On 10/31/2012 08:59 PM, Benjamin Herrenschmidt wrote:
> On Wed, 2012-10-31 at 12:32 +0200, Avi Kivity wrote:
>> This has nothing to do with device endianness; we're translating from a
>> byte buffer (address_space_rw()) to a uint64_t
>> (MemoryRegionOps::read/write()) so we need to take host endianess into
>> account.
>> 
>> This code cleverly makes use of memory core endian support to do the
>> conversion for us.  But it's probably too clever and should be replaced
>> by an explicit call to a helper.
> 
> Well, the whole idea of providing sized-type accessors (u8/u16/...) is
> very fishy for DMA. I understand it comes from the MemoryRegion ops, and
> It made somewhat sense in CPU to device (though even then endianness had
> always gotten wrong) but for DMA it's going to be a can of worms.
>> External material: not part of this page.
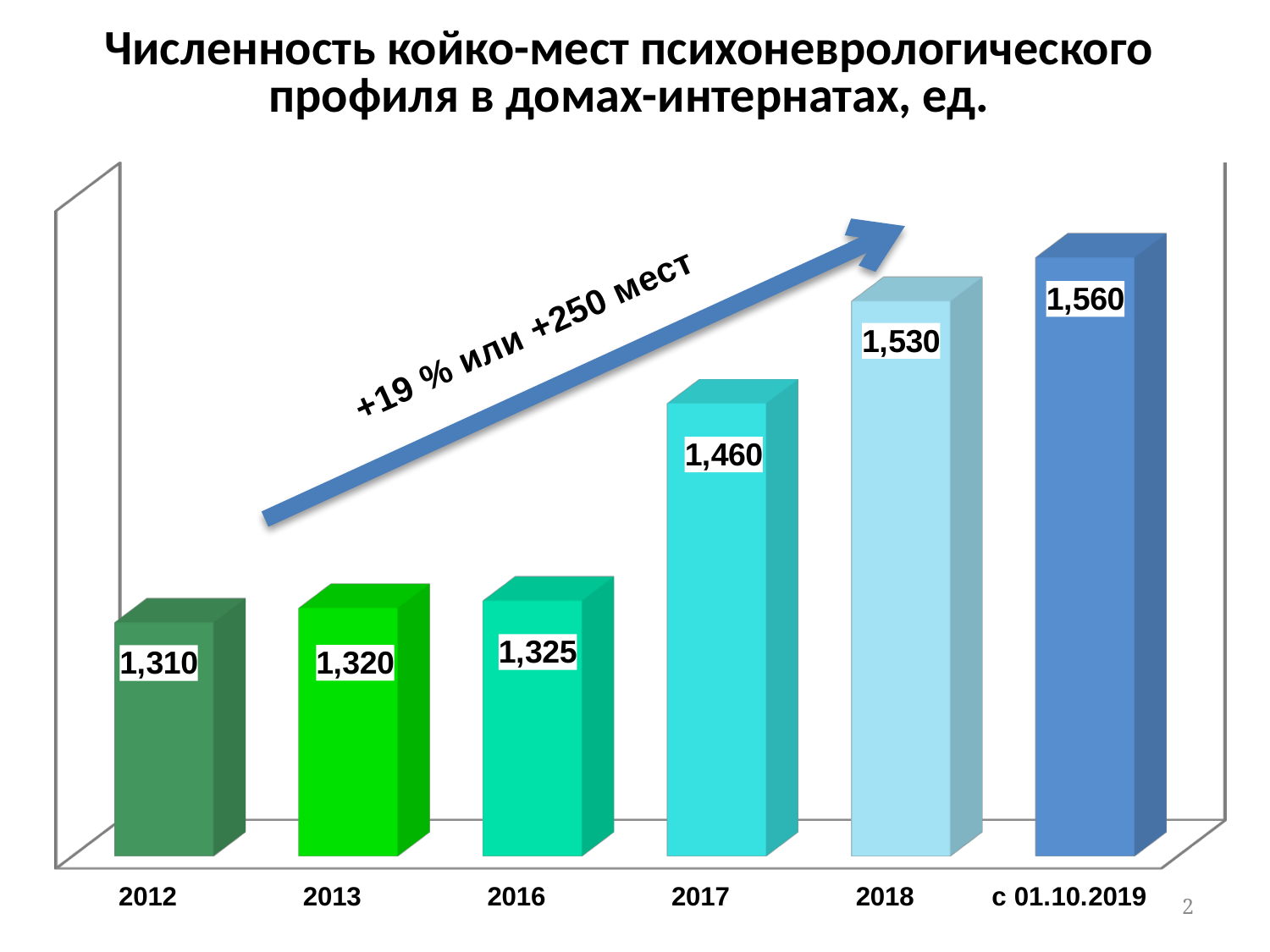
What is the difference between the values for с 01.10.2019 and 2012? 250 What does the text along the arrow on the chart say? +19 % или +250 мест What kind of chart is shown on the slide? bar chart Which is larger, the value for 2016 or the value for 2017? 2017 What is the value for с 01.10.2019? 1,560 What is the value for 2012? 1,310 What is the value for 2017? 1,460 Which category has the lowest value? 2012 What is the difference between the values for 2018 and 2017? 70 How many categories are shown on the x axis? 6 Do the values rise or fall along the x axis? rise Which category has the highest value? с 01.10.2019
Endianness here has no effect on the result.  An address_space_rw()
causes a lookup of a memory region, which happens to be an iommu memory
region.  Because of the way MemoryRegionOps are done, it is converted to
a 1/2/4/8 accessor, and then converted immediately back to a byte array.
 As long as we're consistent there's no change to the data path.

However we do have a problem with non-1/2/4/8 byte writes.  Right now
any mismatched access ends up as an 8 byte write, we need an extra
accessor for arbitrary writes, or rather better use of the .impl members
of MemoryRegionOps.

> 
> Taking "host endianness" into account means nothing if you don't define
> what endianness those are expected to use to write to memory. If you add
> yet another case of "guest endianness" in the mix, then you make yet
> another mistake akin to the virtio trainwreck since things like powerpc
> or ARM can operate in different endianness.
> 
> The best thing to do is to forbid use of those functions :-) And
> basically mandate the use of endian explicit accessor that specifically
> indicate what endianness the value should have once written in target
> memory. The most sensible expectation when using the "raw" Memory ops is
> to have the value go "as is" ie in host endianness.